The following post is by Cynthia Smith, reference specialist in the Geography and Map Division.

Within the Geography and Map Division’s collections are 42 versions of Ptolemy’s Geography, which is a landmark atlas and treatise on geographic knowledge from the 2nd century, and an influential work in the study of geography and cartography thereafter. These versions are atlases published in the 15th and 16th centuries based off of Ptolemy’s original work from around 150 AD. One of these atlases in particular recently caught my attention: the 1535 edition of Ptolemy’s Geography edited by Michael Servetus. Denounced as a heretic in 1553, Servetus was burned at the stake along with many copies of his atlas. This copy is a rare edition that survived the widespread destruction of his works.

Cover page of Claudii Ptolemaei Alexandrini Geographicae enarrationis libri octo. Michael Servetus, 1535. Geography and Map Division, Library of Congress.

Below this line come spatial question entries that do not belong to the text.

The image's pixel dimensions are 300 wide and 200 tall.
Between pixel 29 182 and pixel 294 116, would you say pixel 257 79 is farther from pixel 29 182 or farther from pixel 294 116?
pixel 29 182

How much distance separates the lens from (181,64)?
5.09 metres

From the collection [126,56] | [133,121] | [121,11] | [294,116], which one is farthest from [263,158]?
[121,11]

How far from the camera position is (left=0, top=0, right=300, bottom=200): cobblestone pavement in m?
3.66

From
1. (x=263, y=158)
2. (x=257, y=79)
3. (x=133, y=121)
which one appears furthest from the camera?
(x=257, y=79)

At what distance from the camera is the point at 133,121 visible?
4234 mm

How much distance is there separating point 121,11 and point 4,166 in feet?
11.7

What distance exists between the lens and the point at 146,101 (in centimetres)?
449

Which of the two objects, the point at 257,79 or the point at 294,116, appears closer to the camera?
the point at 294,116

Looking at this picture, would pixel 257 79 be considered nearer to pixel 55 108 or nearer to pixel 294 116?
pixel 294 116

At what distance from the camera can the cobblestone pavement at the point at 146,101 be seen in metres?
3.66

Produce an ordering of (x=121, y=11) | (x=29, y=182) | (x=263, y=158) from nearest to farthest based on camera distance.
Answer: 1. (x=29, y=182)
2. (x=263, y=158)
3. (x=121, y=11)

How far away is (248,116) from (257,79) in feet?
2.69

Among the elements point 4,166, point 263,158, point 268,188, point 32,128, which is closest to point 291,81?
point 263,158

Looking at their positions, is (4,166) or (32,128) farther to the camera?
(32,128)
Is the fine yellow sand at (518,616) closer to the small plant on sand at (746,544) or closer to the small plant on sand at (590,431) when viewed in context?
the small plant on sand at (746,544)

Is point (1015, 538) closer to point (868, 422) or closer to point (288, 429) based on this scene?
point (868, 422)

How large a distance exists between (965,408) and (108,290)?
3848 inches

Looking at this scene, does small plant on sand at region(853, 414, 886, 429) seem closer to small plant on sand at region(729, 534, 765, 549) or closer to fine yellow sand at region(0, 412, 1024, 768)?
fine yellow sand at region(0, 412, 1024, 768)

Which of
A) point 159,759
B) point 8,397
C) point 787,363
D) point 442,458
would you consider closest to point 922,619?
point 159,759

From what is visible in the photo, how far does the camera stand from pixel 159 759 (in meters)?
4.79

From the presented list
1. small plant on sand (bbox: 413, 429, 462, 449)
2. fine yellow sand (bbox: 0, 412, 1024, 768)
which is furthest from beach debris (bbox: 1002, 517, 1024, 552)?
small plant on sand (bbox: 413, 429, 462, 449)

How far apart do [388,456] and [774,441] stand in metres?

Cover page of Claudii Ptolemaei Alexandrini Geographicae enarrationis libri octo. Michael Servetus, 1535. Geography and Map Division, Library of Congress.

Michael Servetus was born in Spain. The year of his birth is unknown, though it is thought to be between 1509 and 1511. He studied medicine in Paris and became a respected and admired physician. He was the first physician in Europe to describe pulmonary circulation. In addition to his work as a physician, he was also knowledgeable in geography, as well as many other sciences.

Michael Servetus. Engraving from Historia Michaelis Serveti qvam praeside by Johann Mosheim, 1728. Rare Book and Special Collections Division, Library of Congress.

Michael Servetus, from engraving in Historia Michaelis Serveti qvam praeside. Johann Mosheim, 1728. Rare Book and Special Collections Division, Library of Congress.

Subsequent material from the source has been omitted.